Herman Cain is discovering that there are some truisms in politics and war that simply are not reversible by eccentricity.
Never interrupt your enemy when he is making a mistake.
-- Napoleon Bonaparte
Which is to say -- from Politico -- here's the field reaction to Herm's way-too-personal personnel skills:
[Ron] Paul’s campaign insisted that it would steer clear of attacks on Cain’s "character".... The Mitt Romney, Rick Santorum, Michele Bachmann, Newt Gingrich and Jon Huntsman campaigns all declined to address the story. A representative for Rick Perry did not immediately respond to a request for comment.
So with whom does this leave the rabidly anti-Mitt base? Bachmann has already flamed out, and her frozen appearance yesterday on ABC's "This Week" only confirmed her sad diagnosis of creeping catatonia. Perry is still trying to string together an intelligible English sentence (or coherent thought), and had he even a tenth of W.'s renowned verbal skills, he might succeed. Yet now his heart seems as demoralized as his tongue is tied.

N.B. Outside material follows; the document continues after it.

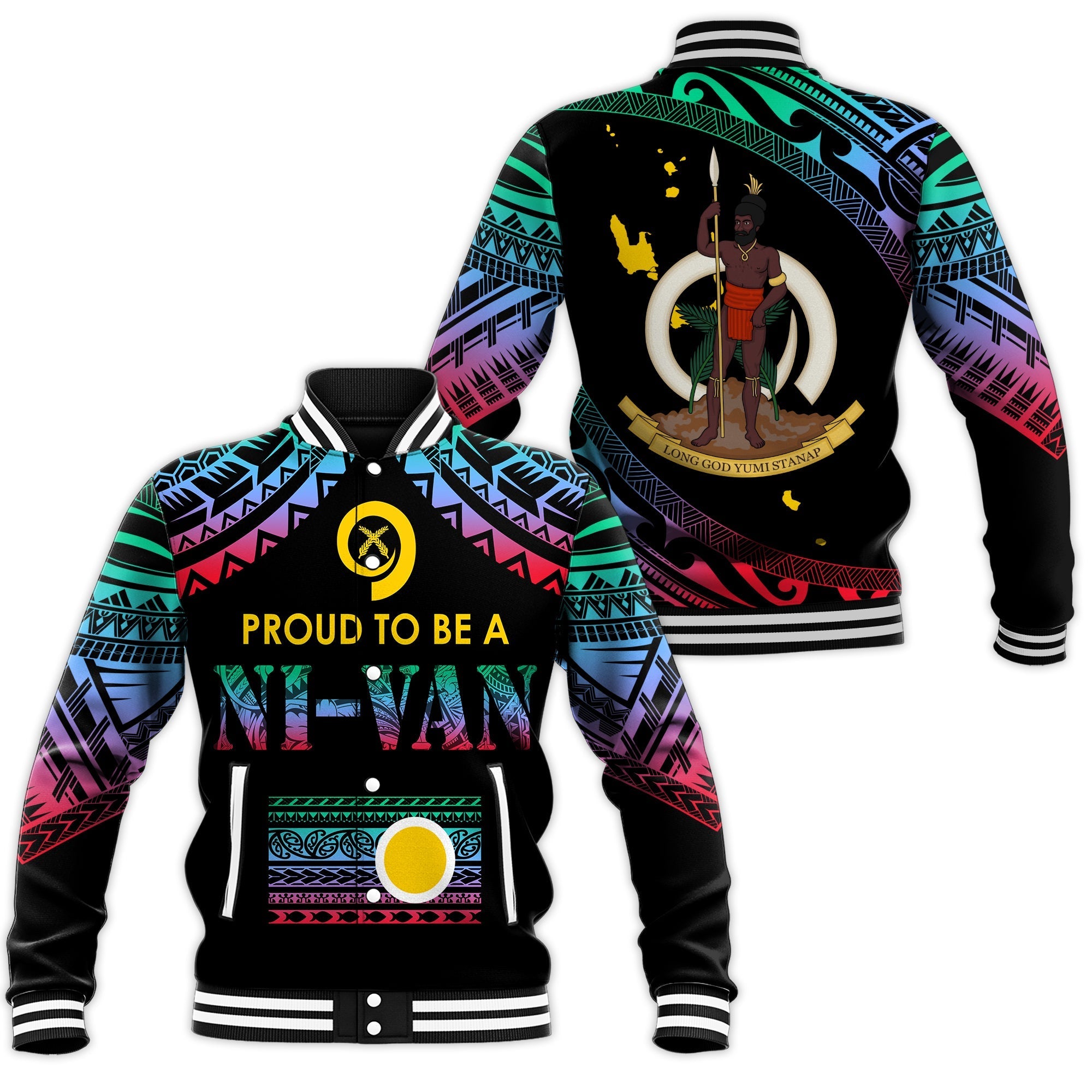 Vanuatu Proud To Be A Ni-Van - Polynesian Pattern Baseball Jacket - Shefa Province LT7 - Wonder Print Shop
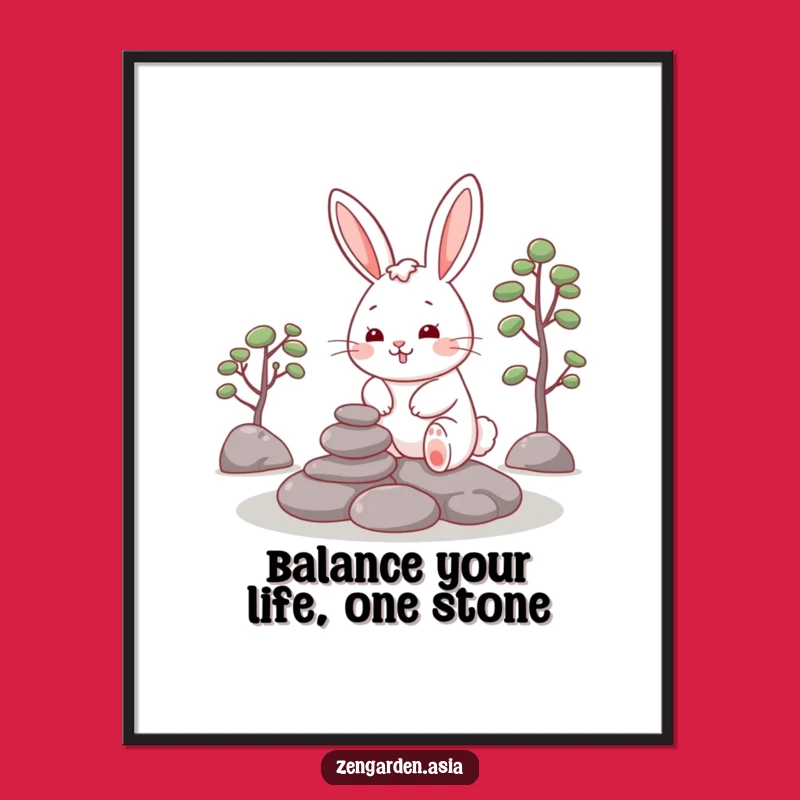 Free Printable Funny Rabbit Zen Art - Downloadable DIY Decor for Peaceful Homes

Huntsman? A Bolshevik. Santorum leaves a detectable, malodorous trail of slime that even the anti-Mitt base can't tolerate; and they ffffundamentally don't trust the Tiffany-trusting Gingrich.
So the process of elimination narrows the number-two slot to one: Ron Paul. And if he hewed to only two lines of argument -- auditing the Fed and returning to the Republican brand of isolationist, prewar American Firsterism -- rather than frightening old women and literate children with spooky tales of shredded safety nets, he might have a legitimate shot at retaining a competitive status.
After all, he's running third in most polls as things stand; and despite what George Will believes, in politics there's nothing wrong with a little Romneyesque "trimming."